Pierre Ryckmans (28 September 1935 – 11 August 2014), who also used the pen-name Simon Leys, was a Roman Catholic Belgian-Australian writer, essayist and literary critic, translator, art historian, sinologist, and university professor. His work particularly focused on the politics and traditional culture of China, calligraphy, French and English literature, the commercialization of universities, and the sea in literary works. Through the publication of his trilogy Les Habits neufs du président Mao (1971), Ombres chinoises (1974) and Images brisées (1976), he was one of the first intellectuals to denounce the Cultural Revolution in China and the idolizing of Mao in the West.

Pierre Ryckmans was born at Uccle, an upper middle class district of Brussels, to a prominent Belgian family living in a house on Avenue des Aubépines. He was the son of a publisher, the grandson of Alfonse Ryckmans, an Antwerp alderman and vice president of the Senate, the nephew of Pierre Ryckmans, a governor general of the Belgian Congo, and Gonzague Ryckmans, a professor at the Université catholique de Louvain and a recognized expert of Arabic epigraphy.

He attended the Servites de Marie primary school near his home, then studied Greek and Latin humanities at the Cardinal Mercier diocesan school in Braine-l'Alleud. There, one of his teachers, abbé Voussure, "finished ingraining in him an unwavering Christian faith."

From 1953 he studied law and art history at the Université catholique de Louvain.

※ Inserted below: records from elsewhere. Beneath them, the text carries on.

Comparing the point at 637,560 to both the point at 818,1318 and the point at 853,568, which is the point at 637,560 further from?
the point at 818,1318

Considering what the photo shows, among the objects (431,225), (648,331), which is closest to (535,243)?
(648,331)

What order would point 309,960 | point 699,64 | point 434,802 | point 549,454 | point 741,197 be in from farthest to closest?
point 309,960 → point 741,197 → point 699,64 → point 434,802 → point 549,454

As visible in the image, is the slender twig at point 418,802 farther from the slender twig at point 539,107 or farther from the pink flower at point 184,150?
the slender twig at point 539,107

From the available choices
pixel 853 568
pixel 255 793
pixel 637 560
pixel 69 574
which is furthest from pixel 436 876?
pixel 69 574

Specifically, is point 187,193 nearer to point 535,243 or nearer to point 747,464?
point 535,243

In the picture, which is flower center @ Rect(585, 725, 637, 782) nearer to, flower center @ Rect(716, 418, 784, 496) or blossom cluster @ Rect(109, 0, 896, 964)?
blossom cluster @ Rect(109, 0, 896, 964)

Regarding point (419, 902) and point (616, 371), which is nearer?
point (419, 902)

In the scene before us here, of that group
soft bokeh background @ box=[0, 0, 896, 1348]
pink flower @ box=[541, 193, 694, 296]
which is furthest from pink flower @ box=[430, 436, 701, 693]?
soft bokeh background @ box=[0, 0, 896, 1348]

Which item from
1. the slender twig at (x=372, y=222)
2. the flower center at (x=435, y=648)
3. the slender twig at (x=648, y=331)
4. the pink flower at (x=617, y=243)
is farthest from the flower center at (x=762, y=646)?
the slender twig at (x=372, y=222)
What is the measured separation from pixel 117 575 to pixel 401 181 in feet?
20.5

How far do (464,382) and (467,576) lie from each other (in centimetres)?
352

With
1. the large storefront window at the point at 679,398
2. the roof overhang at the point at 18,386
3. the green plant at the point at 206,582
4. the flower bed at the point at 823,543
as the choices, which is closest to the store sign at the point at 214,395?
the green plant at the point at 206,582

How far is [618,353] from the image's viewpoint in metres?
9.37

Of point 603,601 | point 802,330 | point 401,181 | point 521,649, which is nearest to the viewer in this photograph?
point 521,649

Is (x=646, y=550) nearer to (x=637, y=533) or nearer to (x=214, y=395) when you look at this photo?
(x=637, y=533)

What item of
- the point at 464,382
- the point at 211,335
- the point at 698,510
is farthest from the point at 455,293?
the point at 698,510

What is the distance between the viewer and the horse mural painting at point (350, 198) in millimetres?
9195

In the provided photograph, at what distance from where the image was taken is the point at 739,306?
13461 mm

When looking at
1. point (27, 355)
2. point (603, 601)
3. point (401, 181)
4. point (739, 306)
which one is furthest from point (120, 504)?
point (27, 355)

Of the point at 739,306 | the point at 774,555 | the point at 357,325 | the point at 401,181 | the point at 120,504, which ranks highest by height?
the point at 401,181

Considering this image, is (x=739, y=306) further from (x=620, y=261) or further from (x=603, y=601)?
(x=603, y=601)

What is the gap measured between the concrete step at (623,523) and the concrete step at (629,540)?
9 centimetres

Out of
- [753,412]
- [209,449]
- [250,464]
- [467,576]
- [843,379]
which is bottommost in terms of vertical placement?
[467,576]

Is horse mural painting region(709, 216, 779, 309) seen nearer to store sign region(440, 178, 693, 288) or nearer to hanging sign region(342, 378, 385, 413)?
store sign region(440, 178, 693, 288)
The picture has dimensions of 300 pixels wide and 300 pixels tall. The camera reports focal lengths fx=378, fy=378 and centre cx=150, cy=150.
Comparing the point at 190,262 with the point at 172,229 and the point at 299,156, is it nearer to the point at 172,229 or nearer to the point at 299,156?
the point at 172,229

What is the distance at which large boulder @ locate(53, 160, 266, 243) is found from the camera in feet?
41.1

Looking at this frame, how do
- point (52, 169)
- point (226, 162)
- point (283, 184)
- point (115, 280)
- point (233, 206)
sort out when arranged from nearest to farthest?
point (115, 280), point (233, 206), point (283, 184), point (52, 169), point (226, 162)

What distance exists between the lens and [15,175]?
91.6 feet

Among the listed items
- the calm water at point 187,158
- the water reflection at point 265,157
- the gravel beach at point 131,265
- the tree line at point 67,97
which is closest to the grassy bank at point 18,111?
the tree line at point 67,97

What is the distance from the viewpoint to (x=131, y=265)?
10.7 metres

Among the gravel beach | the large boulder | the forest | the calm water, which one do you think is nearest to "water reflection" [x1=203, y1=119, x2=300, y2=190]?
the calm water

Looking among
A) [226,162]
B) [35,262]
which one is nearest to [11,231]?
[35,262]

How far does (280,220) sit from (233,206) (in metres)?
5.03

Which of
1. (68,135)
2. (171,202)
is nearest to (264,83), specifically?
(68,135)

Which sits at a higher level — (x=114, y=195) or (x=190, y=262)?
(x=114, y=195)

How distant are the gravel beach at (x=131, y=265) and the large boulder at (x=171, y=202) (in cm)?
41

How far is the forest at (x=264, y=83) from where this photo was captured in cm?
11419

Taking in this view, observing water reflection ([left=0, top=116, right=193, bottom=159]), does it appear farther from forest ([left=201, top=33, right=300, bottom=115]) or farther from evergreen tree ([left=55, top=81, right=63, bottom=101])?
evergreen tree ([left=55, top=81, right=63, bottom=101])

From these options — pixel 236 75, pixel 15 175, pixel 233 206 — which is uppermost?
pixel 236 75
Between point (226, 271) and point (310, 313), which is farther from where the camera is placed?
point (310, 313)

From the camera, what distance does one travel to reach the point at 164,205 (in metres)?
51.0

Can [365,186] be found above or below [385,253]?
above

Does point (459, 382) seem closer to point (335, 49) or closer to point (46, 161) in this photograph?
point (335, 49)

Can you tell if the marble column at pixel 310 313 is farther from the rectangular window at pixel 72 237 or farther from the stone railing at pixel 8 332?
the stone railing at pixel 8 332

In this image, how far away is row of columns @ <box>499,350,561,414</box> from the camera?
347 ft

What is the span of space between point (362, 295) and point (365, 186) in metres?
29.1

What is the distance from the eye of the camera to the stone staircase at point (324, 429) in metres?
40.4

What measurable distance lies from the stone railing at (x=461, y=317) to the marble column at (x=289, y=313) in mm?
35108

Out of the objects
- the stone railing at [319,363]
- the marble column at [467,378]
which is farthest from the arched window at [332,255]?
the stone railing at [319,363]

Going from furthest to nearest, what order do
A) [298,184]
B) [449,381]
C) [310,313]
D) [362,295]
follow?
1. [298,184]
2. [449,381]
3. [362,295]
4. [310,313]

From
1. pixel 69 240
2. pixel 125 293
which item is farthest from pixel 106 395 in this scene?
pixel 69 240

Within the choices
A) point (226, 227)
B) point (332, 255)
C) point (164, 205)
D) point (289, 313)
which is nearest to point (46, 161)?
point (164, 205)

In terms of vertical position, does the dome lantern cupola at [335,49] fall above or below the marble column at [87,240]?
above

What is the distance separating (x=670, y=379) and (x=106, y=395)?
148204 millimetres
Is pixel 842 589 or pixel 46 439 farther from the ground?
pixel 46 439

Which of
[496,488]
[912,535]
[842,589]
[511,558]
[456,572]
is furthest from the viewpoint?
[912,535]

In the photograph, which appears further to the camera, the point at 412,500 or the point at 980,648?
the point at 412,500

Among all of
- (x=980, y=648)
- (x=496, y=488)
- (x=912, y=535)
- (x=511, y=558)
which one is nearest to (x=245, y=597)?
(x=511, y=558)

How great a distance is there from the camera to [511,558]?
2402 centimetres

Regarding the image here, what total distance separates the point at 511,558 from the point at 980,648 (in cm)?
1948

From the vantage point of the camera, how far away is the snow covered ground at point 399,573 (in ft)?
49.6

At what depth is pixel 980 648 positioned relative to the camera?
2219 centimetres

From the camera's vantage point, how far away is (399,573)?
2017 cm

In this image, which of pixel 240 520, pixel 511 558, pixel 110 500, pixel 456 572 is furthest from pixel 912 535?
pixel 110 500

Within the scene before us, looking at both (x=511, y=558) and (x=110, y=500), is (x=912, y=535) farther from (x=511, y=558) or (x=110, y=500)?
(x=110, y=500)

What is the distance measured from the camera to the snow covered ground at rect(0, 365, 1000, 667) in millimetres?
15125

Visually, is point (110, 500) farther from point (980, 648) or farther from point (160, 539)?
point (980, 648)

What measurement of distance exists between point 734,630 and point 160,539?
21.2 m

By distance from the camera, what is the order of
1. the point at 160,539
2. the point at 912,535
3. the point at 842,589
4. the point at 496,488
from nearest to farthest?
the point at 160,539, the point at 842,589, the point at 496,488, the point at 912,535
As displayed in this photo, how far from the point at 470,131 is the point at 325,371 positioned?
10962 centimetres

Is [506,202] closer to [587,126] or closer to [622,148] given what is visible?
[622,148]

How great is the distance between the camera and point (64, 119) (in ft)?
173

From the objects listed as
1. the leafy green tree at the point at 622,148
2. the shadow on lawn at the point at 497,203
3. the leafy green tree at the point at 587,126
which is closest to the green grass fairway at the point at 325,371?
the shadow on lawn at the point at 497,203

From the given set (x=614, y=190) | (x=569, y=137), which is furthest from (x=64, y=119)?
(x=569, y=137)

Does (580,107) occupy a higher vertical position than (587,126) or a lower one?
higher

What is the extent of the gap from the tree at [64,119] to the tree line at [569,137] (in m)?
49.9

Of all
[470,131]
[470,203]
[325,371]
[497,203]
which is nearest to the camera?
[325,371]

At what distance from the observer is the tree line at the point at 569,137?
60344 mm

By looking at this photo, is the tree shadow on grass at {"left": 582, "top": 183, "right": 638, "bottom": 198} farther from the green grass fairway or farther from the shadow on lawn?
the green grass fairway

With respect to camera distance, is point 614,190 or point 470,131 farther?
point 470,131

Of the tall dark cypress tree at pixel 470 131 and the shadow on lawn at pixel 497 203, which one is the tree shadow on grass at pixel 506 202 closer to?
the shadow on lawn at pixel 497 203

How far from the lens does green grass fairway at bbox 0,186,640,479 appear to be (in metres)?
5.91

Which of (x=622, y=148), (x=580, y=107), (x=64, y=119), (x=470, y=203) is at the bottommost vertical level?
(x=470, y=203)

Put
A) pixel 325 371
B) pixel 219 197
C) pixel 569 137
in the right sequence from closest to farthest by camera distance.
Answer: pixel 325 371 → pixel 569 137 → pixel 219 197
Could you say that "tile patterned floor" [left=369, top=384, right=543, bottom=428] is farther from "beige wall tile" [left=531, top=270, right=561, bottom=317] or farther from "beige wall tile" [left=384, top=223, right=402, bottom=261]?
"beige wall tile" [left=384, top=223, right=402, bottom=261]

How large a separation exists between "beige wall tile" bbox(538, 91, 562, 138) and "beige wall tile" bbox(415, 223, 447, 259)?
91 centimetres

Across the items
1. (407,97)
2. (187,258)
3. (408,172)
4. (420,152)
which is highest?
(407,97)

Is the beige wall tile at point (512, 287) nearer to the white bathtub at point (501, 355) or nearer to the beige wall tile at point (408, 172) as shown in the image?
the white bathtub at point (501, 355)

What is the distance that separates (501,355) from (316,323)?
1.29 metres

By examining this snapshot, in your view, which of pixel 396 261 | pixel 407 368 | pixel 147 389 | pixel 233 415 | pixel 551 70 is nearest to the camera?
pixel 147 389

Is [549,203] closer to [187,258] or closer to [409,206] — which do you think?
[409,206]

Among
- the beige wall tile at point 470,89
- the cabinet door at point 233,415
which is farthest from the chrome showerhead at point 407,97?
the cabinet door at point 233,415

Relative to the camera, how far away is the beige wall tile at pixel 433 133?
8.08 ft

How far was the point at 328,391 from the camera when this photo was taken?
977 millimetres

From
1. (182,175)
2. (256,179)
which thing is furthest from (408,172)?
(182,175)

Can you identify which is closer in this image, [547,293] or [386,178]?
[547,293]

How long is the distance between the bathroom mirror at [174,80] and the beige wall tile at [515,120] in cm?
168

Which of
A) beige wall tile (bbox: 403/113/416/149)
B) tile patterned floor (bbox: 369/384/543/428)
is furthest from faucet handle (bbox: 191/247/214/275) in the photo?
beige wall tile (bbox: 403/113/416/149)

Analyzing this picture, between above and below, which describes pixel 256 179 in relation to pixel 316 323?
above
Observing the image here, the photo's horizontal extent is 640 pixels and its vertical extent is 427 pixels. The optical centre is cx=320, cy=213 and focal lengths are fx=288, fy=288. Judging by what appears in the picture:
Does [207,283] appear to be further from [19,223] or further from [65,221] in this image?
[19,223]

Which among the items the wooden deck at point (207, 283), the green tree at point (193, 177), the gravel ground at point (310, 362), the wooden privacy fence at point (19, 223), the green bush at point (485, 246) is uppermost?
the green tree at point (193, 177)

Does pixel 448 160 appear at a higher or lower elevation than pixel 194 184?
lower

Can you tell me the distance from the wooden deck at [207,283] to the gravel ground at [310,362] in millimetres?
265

In 1955, his father died prematurely. In May, he became a member of a delegation of ten young Belgians invited to spend a month in China. During that visit he took part in a conversation with Zhou Enlai, the Premier of the People's Republic of China. As a result, he became sympathetic to the Maoist regime: "I confidently extended to the Maoist regime the same sympathy that I felt for all things Chinese." He returned from the trip with also the firm view that "it would be inconceivable to live in this world, in our age, without a good knowledge of Chinese language and a direct access to Chinese culture."